獣(犯罪者)に愛された女子高生
「キュ〜…」
「ねぇッ、この子も一緒じゃ駄目なの?こんな所に残すなんて可哀相だよ」
「そんなの連れて行っても邪魔になるだけだ」
「でもっ…」
「チッ、やっぱりお前馬鹿だな。……好きにしろ、俺は知らねぇからな」
「ほんとっ?ありがとセイル!」
「…ハァ」
あたしは茂みに手を伸ばし“シギヤモリ”を抱えた。
「クキュ〜」
「へへっ、よろしくね?…えっと、名前どうしよう。
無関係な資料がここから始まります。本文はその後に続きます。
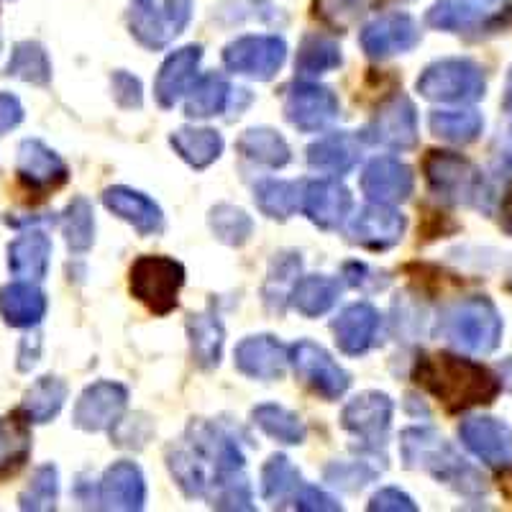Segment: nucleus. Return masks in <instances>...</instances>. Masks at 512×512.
Returning <instances> with one entry per match:
<instances>
[{
  "label": "nucleus",
  "instance_id": "obj_54",
  "mask_svg": "<svg viewBox=\"0 0 512 512\" xmlns=\"http://www.w3.org/2000/svg\"><path fill=\"white\" fill-rule=\"evenodd\" d=\"M21 121H24V105H21V100L11 93H0V136L8 134Z\"/></svg>",
  "mask_w": 512,
  "mask_h": 512
},
{
  "label": "nucleus",
  "instance_id": "obj_24",
  "mask_svg": "<svg viewBox=\"0 0 512 512\" xmlns=\"http://www.w3.org/2000/svg\"><path fill=\"white\" fill-rule=\"evenodd\" d=\"M379 323H382V315L374 305L369 303H356L349 305L344 313L333 320V336H336L338 349L349 356H361L367 354L369 349L377 341Z\"/></svg>",
  "mask_w": 512,
  "mask_h": 512
},
{
  "label": "nucleus",
  "instance_id": "obj_17",
  "mask_svg": "<svg viewBox=\"0 0 512 512\" xmlns=\"http://www.w3.org/2000/svg\"><path fill=\"white\" fill-rule=\"evenodd\" d=\"M420 41V29L408 13H390L361 31V49L372 59H387L405 54Z\"/></svg>",
  "mask_w": 512,
  "mask_h": 512
},
{
  "label": "nucleus",
  "instance_id": "obj_15",
  "mask_svg": "<svg viewBox=\"0 0 512 512\" xmlns=\"http://www.w3.org/2000/svg\"><path fill=\"white\" fill-rule=\"evenodd\" d=\"M405 226H408V221L400 210L384 203H369L351 218L349 239L364 249L384 251L400 244Z\"/></svg>",
  "mask_w": 512,
  "mask_h": 512
},
{
  "label": "nucleus",
  "instance_id": "obj_19",
  "mask_svg": "<svg viewBox=\"0 0 512 512\" xmlns=\"http://www.w3.org/2000/svg\"><path fill=\"white\" fill-rule=\"evenodd\" d=\"M18 177L29 190L49 192L67 182L70 172L57 152H52L44 141L26 139L18 149Z\"/></svg>",
  "mask_w": 512,
  "mask_h": 512
},
{
  "label": "nucleus",
  "instance_id": "obj_27",
  "mask_svg": "<svg viewBox=\"0 0 512 512\" xmlns=\"http://www.w3.org/2000/svg\"><path fill=\"white\" fill-rule=\"evenodd\" d=\"M52 241L47 233L29 231L8 246V267L16 280L39 282L47 277Z\"/></svg>",
  "mask_w": 512,
  "mask_h": 512
},
{
  "label": "nucleus",
  "instance_id": "obj_48",
  "mask_svg": "<svg viewBox=\"0 0 512 512\" xmlns=\"http://www.w3.org/2000/svg\"><path fill=\"white\" fill-rule=\"evenodd\" d=\"M57 497H59V474L57 466L44 464L39 466L31 477L29 487L21 492L18 497V505L21 510H54L57 507Z\"/></svg>",
  "mask_w": 512,
  "mask_h": 512
},
{
  "label": "nucleus",
  "instance_id": "obj_22",
  "mask_svg": "<svg viewBox=\"0 0 512 512\" xmlns=\"http://www.w3.org/2000/svg\"><path fill=\"white\" fill-rule=\"evenodd\" d=\"M200 59H203V49L195 44L177 49L164 59L157 82H154V98L162 108H175L182 95H187L198 77Z\"/></svg>",
  "mask_w": 512,
  "mask_h": 512
},
{
  "label": "nucleus",
  "instance_id": "obj_12",
  "mask_svg": "<svg viewBox=\"0 0 512 512\" xmlns=\"http://www.w3.org/2000/svg\"><path fill=\"white\" fill-rule=\"evenodd\" d=\"M395 405L384 392H361L344 408L341 425L359 438L367 451H379L387 443Z\"/></svg>",
  "mask_w": 512,
  "mask_h": 512
},
{
  "label": "nucleus",
  "instance_id": "obj_13",
  "mask_svg": "<svg viewBox=\"0 0 512 512\" xmlns=\"http://www.w3.org/2000/svg\"><path fill=\"white\" fill-rule=\"evenodd\" d=\"M285 116L292 126L305 134L323 131L338 116V98L326 85L297 80L287 88Z\"/></svg>",
  "mask_w": 512,
  "mask_h": 512
},
{
  "label": "nucleus",
  "instance_id": "obj_55",
  "mask_svg": "<svg viewBox=\"0 0 512 512\" xmlns=\"http://www.w3.org/2000/svg\"><path fill=\"white\" fill-rule=\"evenodd\" d=\"M505 113L507 118H510V128H507L505 139H502V162L507 164V167L512 169V70H510V77H507V93H505Z\"/></svg>",
  "mask_w": 512,
  "mask_h": 512
},
{
  "label": "nucleus",
  "instance_id": "obj_28",
  "mask_svg": "<svg viewBox=\"0 0 512 512\" xmlns=\"http://www.w3.org/2000/svg\"><path fill=\"white\" fill-rule=\"evenodd\" d=\"M0 313L13 328H31L47 313V297L34 282L18 280L0 290Z\"/></svg>",
  "mask_w": 512,
  "mask_h": 512
},
{
  "label": "nucleus",
  "instance_id": "obj_32",
  "mask_svg": "<svg viewBox=\"0 0 512 512\" xmlns=\"http://www.w3.org/2000/svg\"><path fill=\"white\" fill-rule=\"evenodd\" d=\"M338 297H341L338 280L313 274V277H303V280H297L292 285L290 303L305 318H318V315H326L338 303Z\"/></svg>",
  "mask_w": 512,
  "mask_h": 512
},
{
  "label": "nucleus",
  "instance_id": "obj_16",
  "mask_svg": "<svg viewBox=\"0 0 512 512\" xmlns=\"http://www.w3.org/2000/svg\"><path fill=\"white\" fill-rule=\"evenodd\" d=\"M464 443L482 464L492 469H507L512 464V431L497 418H466L459 428Z\"/></svg>",
  "mask_w": 512,
  "mask_h": 512
},
{
  "label": "nucleus",
  "instance_id": "obj_47",
  "mask_svg": "<svg viewBox=\"0 0 512 512\" xmlns=\"http://www.w3.org/2000/svg\"><path fill=\"white\" fill-rule=\"evenodd\" d=\"M382 6V0H315V16L333 31H346Z\"/></svg>",
  "mask_w": 512,
  "mask_h": 512
},
{
  "label": "nucleus",
  "instance_id": "obj_33",
  "mask_svg": "<svg viewBox=\"0 0 512 512\" xmlns=\"http://www.w3.org/2000/svg\"><path fill=\"white\" fill-rule=\"evenodd\" d=\"M303 187L305 185L285 180L259 182L254 190V203L272 221H287L303 205Z\"/></svg>",
  "mask_w": 512,
  "mask_h": 512
},
{
  "label": "nucleus",
  "instance_id": "obj_30",
  "mask_svg": "<svg viewBox=\"0 0 512 512\" xmlns=\"http://www.w3.org/2000/svg\"><path fill=\"white\" fill-rule=\"evenodd\" d=\"M169 144L190 167L205 169L223 154V136L213 128H177Z\"/></svg>",
  "mask_w": 512,
  "mask_h": 512
},
{
  "label": "nucleus",
  "instance_id": "obj_25",
  "mask_svg": "<svg viewBox=\"0 0 512 512\" xmlns=\"http://www.w3.org/2000/svg\"><path fill=\"white\" fill-rule=\"evenodd\" d=\"M103 203L113 216L131 223L141 236H154V233H159L164 228L162 208L152 198H146L144 192L131 190V187L123 185L108 187L103 192Z\"/></svg>",
  "mask_w": 512,
  "mask_h": 512
},
{
  "label": "nucleus",
  "instance_id": "obj_5",
  "mask_svg": "<svg viewBox=\"0 0 512 512\" xmlns=\"http://www.w3.org/2000/svg\"><path fill=\"white\" fill-rule=\"evenodd\" d=\"M428 26L461 36L495 34L512 21L510 0H438L425 16Z\"/></svg>",
  "mask_w": 512,
  "mask_h": 512
},
{
  "label": "nucleus",
  "instance_id": "obj_56",
  "mask_svg": "<svg viewBox=\"0 0 512 512\" xmlns=\"http://www.w3.org/2000/svg\"><path fill=\"white\" fill-rule=\"evenodd\" d=\"M502 231L507 233V236H512V190L507 192L505 200H502Z\"/></svg>",
  "mask_w": 512,
  "mask_h": 512
},
{
  "label": "nucleus",
  "instance_id": "obj_49",
  "mask_svg": "<svg viewBox=\"0 0 512 512\" xmlns=\"http://www.w3.org/2000/svg\"><path fill=\"white\" fill-rule=\"evenodd\" d=\"M374 469H369L367 464H331L326 469V479L333 484V487H341L346 492H356L361 489L364 484H369L374 479Z\"/></svg>",
  "mask_w": 512,
  "mask_h": 512
},
{
  "label": "nucleus",
  "instance_id": "obj_57",
  "mask_svg": "<svg viewBox=\"0 0 512 512\" xmlns=\"http://www.w3.org/2000/svg\"><path fill=\"white\" fill-rule=\"evenodd\" d=\"M500 382L505 384L507 390H512V359L502 364V369H500Z\"/></svg>",
  "mask_w": 512,
  "mask_h": 512
},
{
  "label": "nucleus",
  "instance_id": "obj_52",
  "mask_svg": "<svg viewBox=\"0 0 512 512\" xmlns=\"http://www.w3.org/2000/svg\"><path fill=\"white\" fill-rule=\"evenodd\" d=\"M369 510L372 512H415L418 510V505L413 502V497L405 495V492H400V489L395 487H387V489H379L377 495L372 497V502H369Z\"/></svg>",
  "mask_w": 512,
  "mask_h": 512
},
{
  "label": "nucleus",
  "instance_id": "obj_21",
  "mask_svg": "<svg viewBox=\"0 0 512 512\" xmlns=\"http://www.w3.org/2000/svg\"><path fill=\"white\" fill-rule=\"evenodd\" d=\"M98 502L103 510H141L146 502V482L139 466L134 461H116L100 479Z\"/></svg>",
  "mask_w": 512,
  "mask_h": 512
},
{
  "label": "nucleus",
  "instance_id": "obj_44",
  "mask_svg": "<svg viewBox=\"0 0 512 512\" xmlns=\"http://www.w3.org/2000/svg\"><path fill=\"white\" fill-rule=\"evenodd\" d=\"M341 64V49L328 36H308L297 49L295 70L300 77L323 75L328 70H336Z\"/></svg>",
  "mask_w": 512,
  "mask_h": 512
},
{
  "label": "nucleus",
  "instance_id": "obj_38",
  "mask_svg": "<svg viewBox=\"0 0 512 512\" xmlns=\"http://www.w3.org/2000/svg\"><path fill=\"white\" fill-rule=\"evenodd\" d=\"M303 487L300 472L282 454L272 456L262 469V497L272 507H285L295 500L297 489Z\"/></svg>",
  "mask_w": 512,
  "mask_h": 512
},
{
  "label": "nucleus",
  "instance_id": "obj_7",
  "mask_svg": "<svg viewBox=\"0 0 512 512\" xmlns=\"http://www.w3.org/2000/svg\"><path fill=\"white\" fill-rule=\"evenodd\" d=\"M192 18V0H131L128 29L141 47L164 49L187 29Z\"/></svg>",
  "mask_w": 512,
  "mask_h": 512
},
{
  "label": "nucleus",
  "instance_id": "obj_26",
  "mask_svg": "<svg viewBox=\"0 0 512 512\" xmlns=\"http://www.w3.org/2000/svg\"><path fill=\"white\" fill-rule=\"evenodd\" d=\"M361 146L359 139L346 131L338 134H328L318 139L315 144L308 146V164L310 169L320 172V175L341 177L359 164Z\"/></svg>",
  "mask_w": 512,
  "mask_h": 512
},
{
  "label": "nucleus",
  "instance_id": "obj_14",
  "mask_svg": "<svg viewBox=\"0 0 512 512\" xmlns=\"http://www.w3.org/2000/svg\"><path fill=\"white\" fill-rule=\"evenodd\" d=\"M128 405V390L118 382H95L82 392L75 405L72 423L80 431L100 433L121 423V415Z\"/></svg>",
  "mask_w": 512,
  "mask_h": 512
},
{
  "label": "nucleus",
  "instance_id": "obj_18",
  "mask_svg": "<svg viewBox=\"0 0 512 512\" xmlns=\"http://www.w3.org/2000/svg\"><path fill=\"white\" fill-rule=\"evenodd\" d=\"M413 169L395 157H377L367 164L361 175V190L372 203L395 205L413 195Z\"/></svg>",
  "mask_w": 512,
  "mask_h": 512
},
{
  "label": "nucleus",
  "instance_id": "obj_37",
  "mask_svg": "<svg viewBox=\"0 0 512 512\" xmlns=\"http://www.w3.org/2000/svg\"><path fill=\"white\" fill-rule=\"evenodd\" d=\"M231 85L223 75H205L198 82H192L187 90L185 111L190 118H210L226 111L228 100H231Z\"/></svg>",
  "mask_w": 512,
  "mask_h": 512
},
{
  "label": "nucleus",
  "instance_id": "obj_9",
  "mask_svg": "<svg viewBox=\"0 0 512 512\" xmlns=\"http://www.w3.org/2000/svg\"><path fill=\"white\" fill-rule=\"evenodd\" d=\"M361 139L367 144L408 152L418 144V111L408 95H392L387 103L379 105L377 116L364 126Z\"/></svg>",
  "mask_w": 512,
  "mask_h": 512
},
{
  "label": "nucleus",
  "instance_id": "obj_2",
  "mask_svg": "<svg viewBox=\"0 0 512 512\" xmlns=\"http://www.w3.org/2000/svg\"><path fill=\"white\" fill-rule=\"evenodd\" d=\"M400 454L408 469L428 472L438 482L454 487L459 495L479 497L487 492V479L472 464H466L459 451L433 428L402 431Z\"/></svg>",
  "mask_w": 512,
  "mask_h": 512
},
{
  "label": "nucleus",
  "instance_id": "obj_53",
  "mask_svg": "<svg viewBox=\"0 0 512 512\" xmlns=\"http://www.w3.org/2000/svg\"><path fill=\"white\" fill-rule=\"evenodd\" d=\"M344 277L351 287H359V290H382V287L390 282L384 274L372 272L367 264H354V262L346 264Z\"/></svg>",
  "mask_w": 512,
  "mask_h": 512
},
{
  "label": "nucleus",
  "instance_id": "obj_35",
  "mask_svg": "<svg viewBox=\"0 0 512 512\" xmlns=\"http://www.w3.org/2000/svg\"><path fill=\"white\" fill-rule=\"evenodd\" d=\"M31 454L29 420L21 413L0 418V477H8L26 464Z\"/></svg>",
  "mask_w": 512,
  "mask_h": 512
},
{
  "label": "nucleus",
  "instance_id": "obj_31",
  "mask_svg": "<svg viewBox=\"0 0 512 512\" xmlns=\"http://www.w3.org/2000/svg\"><path fill=\"white\" fill-rule=\"evenodd\" d=\"M236 146H239V152L244 154L249 162L262 164V167L269 169H282L285 164H290L292 159L290 144L285 141V136L267 126L249 128Z\"/></svg>",
  "mask_w": 512,
  "mask_h": 512
},
{
  "label": "nucleus",
  "instance_id": "obj_20",
  "mask_svg": "<svg viewBox=\"0 0 512 512\" xmlns=\"http://www.w3.org/2000/svg\"><path fill=\"white\" fill-rule=\"evenodd\" d=\"M236 369L251 379H280L290 361V349L274 336H249L236 346Z\"/></svg>",
  "mask_w": 512,
  "mask_h": 512
},
{
  "label": "nucleus",
  "instance_id": "obj_23",
  "mask_svg": "<svg viewBox=\"0 0 512 512\" xmlns=\"http://www.w3.org/2000/svg\"><path fill=\"white\" fill-rule=\"evenodd\" d=\"M305 216L323 231H333L346 221L351 210V192L338 180L308 182L303 187Z\"/></svg>",
  "mask_w": 512,
  "mask_h": 512
},
{
  "label": "nucleus",
  "instance_id": "obj_45",
  "mask_svg": "<svg viewBox=\"0 0 512 512\" xmlns=\"http://www.w3.org/2000/svg\"><path fill=\"white\" fill-rule=\"evenodd\" d=\"M64 241L75 254H85L95 241V213L85 198H75L62 216Z\"/></svg>",
  "mask_w": 512,
  "mask_h": 512
},
{
  "label": "nucleus",
  "instance_id": "obj_29",
  "mask_svg": "<svg viewBox=\"0 0 512 512\" xmlns=\"http://www.w3.org/2000/svg\"><path fill=\"white\" fill-rule=\"evenodd\" d=\"M187 336H190L192 356L203 369H213L221 364L223 356V333L221 320L213 310H203V313H192L187 318Z\"/></svg>",
  "mask_w": 512,
  "mask_h": 512
},
{
  "label": "nucleus",
  "instance_id": "obj_39",
  "mask_svg": "<svg viewBox=\"0 0 512 512\" xmlns=\"http://www.w3.org/2000/svg\"><path fill=\"white\" fill-rule=\"evenodd\" d=\"M300 269H303V259L295 251H282L272 259L267 285H264V303L272 313H285V300L290 297Z\"/></svg>",
  "mask_w": 512,
  "mask_h": 512
},
{
  "label": "nucleus",
  "instance_id": "obj_50",
  "mask_svg": "<svg viewBox=\"0 0 512 512\" xmlns=\"http://www.w3.org/2000/svg\"><path fill=\"white\" fill-rule=\"evenodd\" d=\"M292 507L303 512H336L341 510V502H336V497H331L328 492H323V489L303 484V487L297 489Z\"/></svg>",
  "mask_w": 512,
  "mask_h": 512
},
{
  "label": "nucleus",
  "instance_id": "obj_4",
  "mask_svg": "<svg viewBox=\"0 0 512 512\" xmlns=\"http://www.w3.org/2000/svg\"><path fill=\"white\" fill-rule=\"evenodd\" d=\"M425 180L433 195L451 205L487 208L489 190L482 169L454 152H431L423 162Z\"/></svg>",
  "mask_w": 512,
  "mask_h": 512
},
{
  "label": "nucleus",
  "instance_id": "obj_40",
  "mask_svg": "<svg viewBox=\"0 0 512 512\" xmlns=\"http://www.w3.org/2000/svg\"><path fill=\"white\" fill-rule=\"evenodd\" d=\"M205 500L216 510H254V495H251V484L244 469H233V472L213 477L208 492H205Z\"/></svg>",
  "mask_w": 512,
  "mask_h": 512
},
{
  "label": "nucleus",
  "instance_id": "obj_6",
  "mask_svg": "<svg viewBox=\"0 0 512 512\" xmlns=\"http://www.w3.org/2000/svg\"><path fill=\"white\" fill-rule=\"evenodd\" d=\"M415 88L433 103H474L487 90V77L472 59L451 57L425 67Z\"/></svg>",
  "mask_w": 512,
  "mask_h": 512
},
{
  "label": "nucleus",
  "instance_id": "obj_51",
  "mask_svg": "<svg viewBox=\"0 0 512 512\" xmlns=\"http://www.w3.org/2000/svg\"><path fill=\"white\" fill-rule=\"evenodd\" d=\"M111 82H113V100H116L121 108H141V103H144V95H141L139 77L118 70V72H113Z\"/></svg>",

ねぇ何がいいと思う?」
「俺に聞くな馬鹿が」
「むぅ〜ッ…あっ、じゃあキュウ太!君は今日からキュウ太だよ!」
「クキュ?」
「だっせぇ名前」
「…ふんッ」
「いっ、てぇー…」
思っいっきり足を踏んづけた。
あたしのネーミングセンスにケチつけるなんて、百万年早いわ。
「さぁ行っこっかキュウ太!」
「キュ〜♪」
「…チッ(怒)」
そしてこの後。あたしとセイルとキュ太、二人と一匹は森の中を朝まで歩いた。